I have a true underlying model of ax+by+some error=z a,b,x,y,z are real numbers. (x and y are constrained to be between 0 and 1000) My data set is a set of ([x,y], z). x an y are my features, z is my label. My data is randomly distributed.
Now I want to estimate a and b. So I start with a random a and b and do SGD. My error is the average of the squares of the error.
The algorithm looks like this:
- randomly pick a or b.
- randomly choose to increment or decrement by step size
- calculate new error
- if new error > old error, undo
- otherwise, new error = old error
- do it again
So, if I calculate the error over the whole dataset, no problem.

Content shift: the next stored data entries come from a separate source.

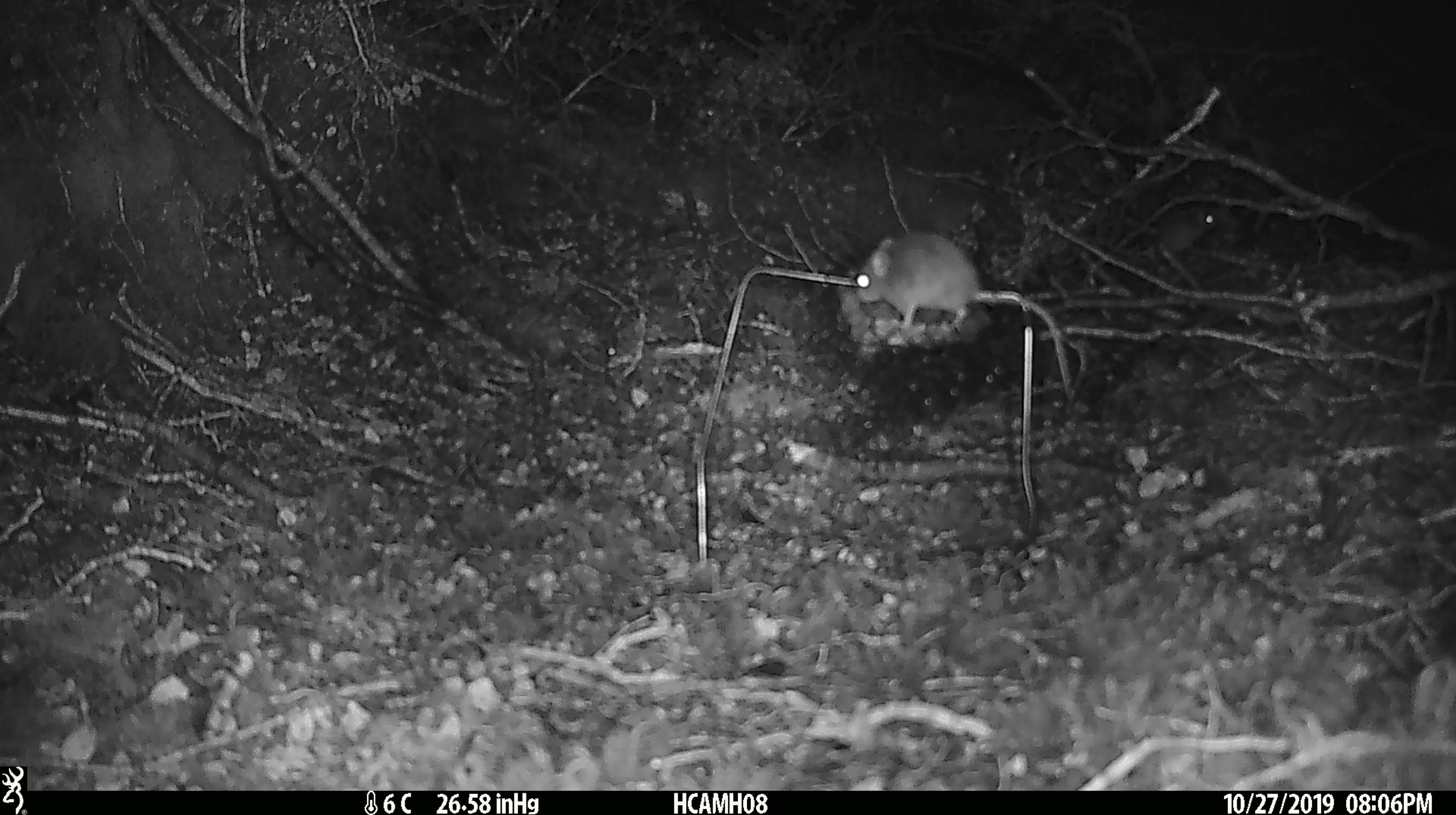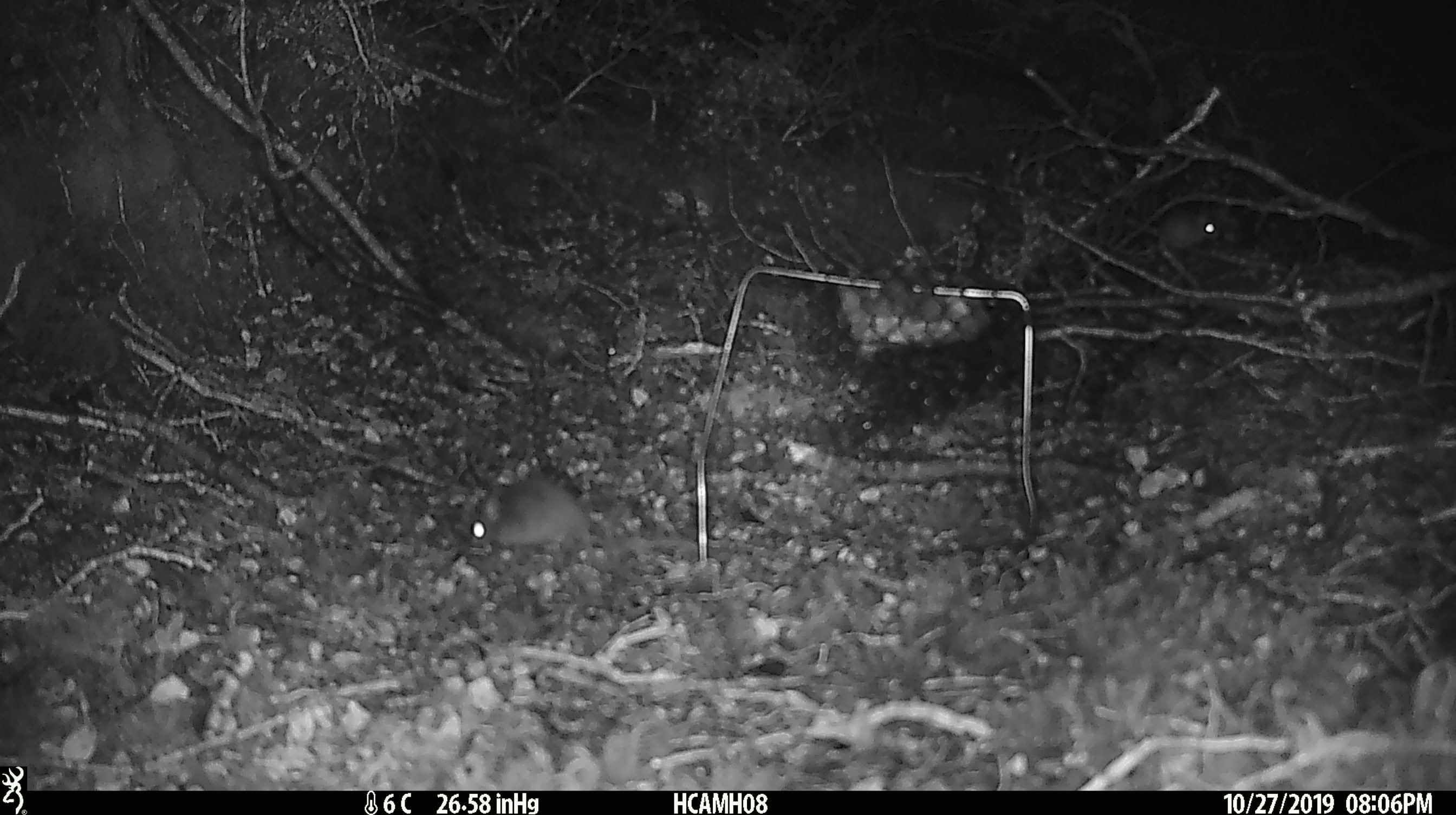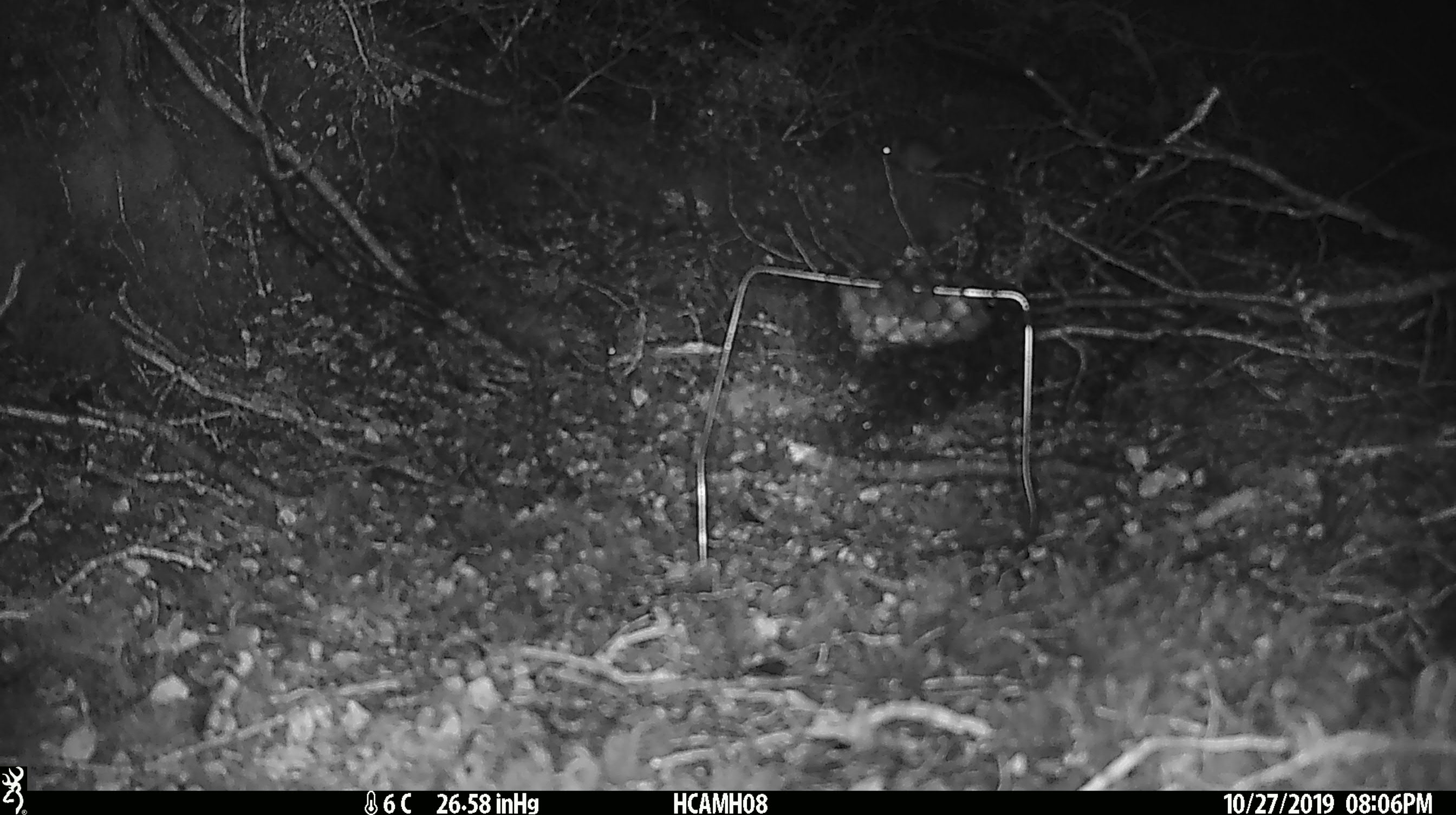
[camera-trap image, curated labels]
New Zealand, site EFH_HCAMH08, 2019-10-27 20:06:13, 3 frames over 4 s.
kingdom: Animalia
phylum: Chordata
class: Mammalia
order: Rodentia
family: Muridae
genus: Mus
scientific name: Mus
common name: mouse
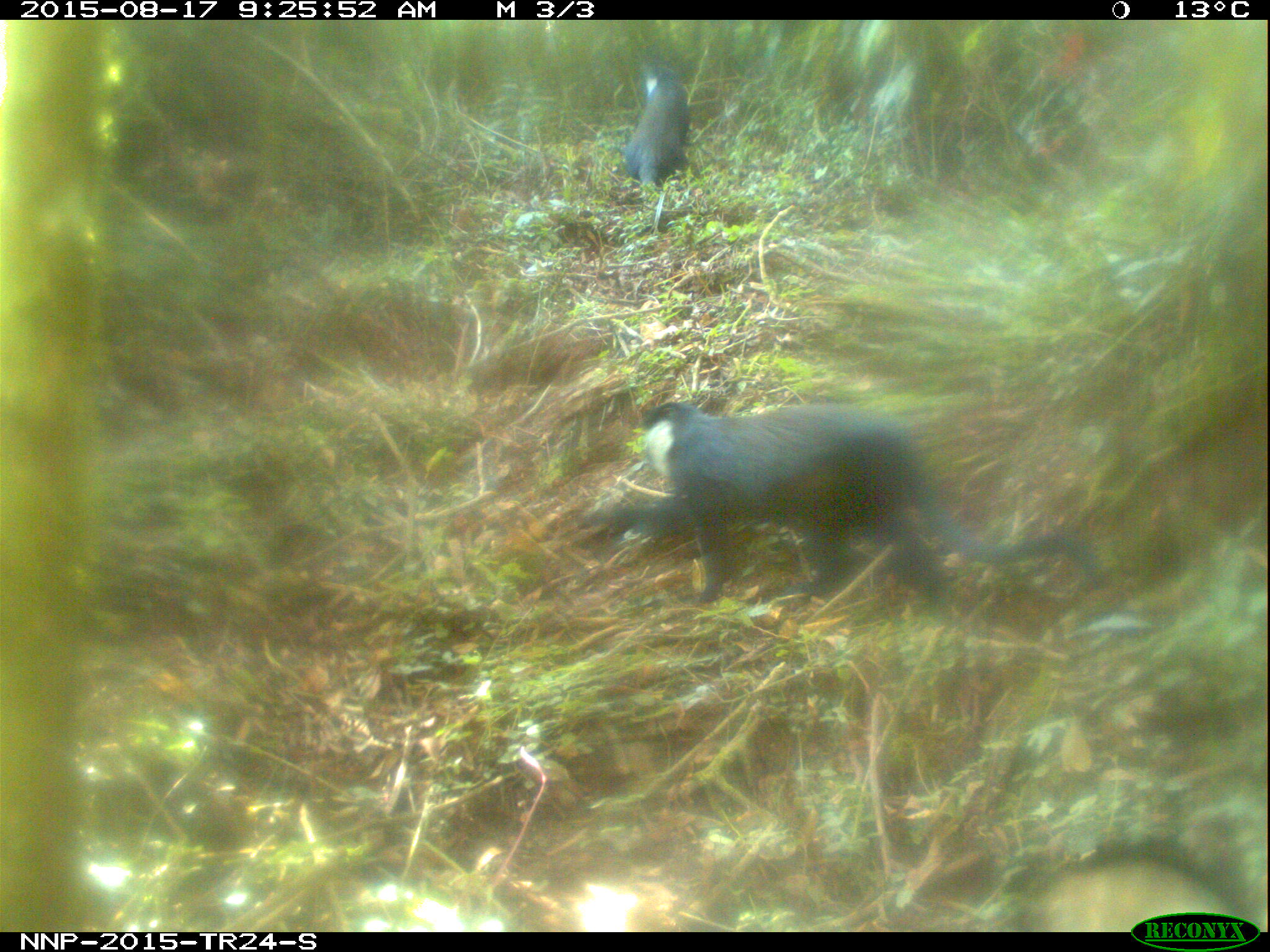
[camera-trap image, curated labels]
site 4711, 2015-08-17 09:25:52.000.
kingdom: Animalia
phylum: Chordata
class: Mammalia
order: Primates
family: Cercopithecidae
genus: Allochrocebus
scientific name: Allochrocebus lhoesti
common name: l'hoest's monkey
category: cercopithecus lhoesti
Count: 2.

But if I try to compute the error over a subset of the data set, it doesnt work and here is why: as x and y grow, so does the error since the error is:
((a-a')x + (b-b')y)2
And so if on iteration 1 I calculate errors over a subset with small xs and ys and in iteration 2 the xs and yx in the subset I pick are big, the error of the second iteration will be higher regardless of whether I stepped in the right direction or not.
So how do I solve this? Is square the wrong loss function? Wont this problem come up with any loss function? Should I pick a single subset of the dataset to calc error on instead of picking a new one each time? Isnt there a risk of bias? Any other comments?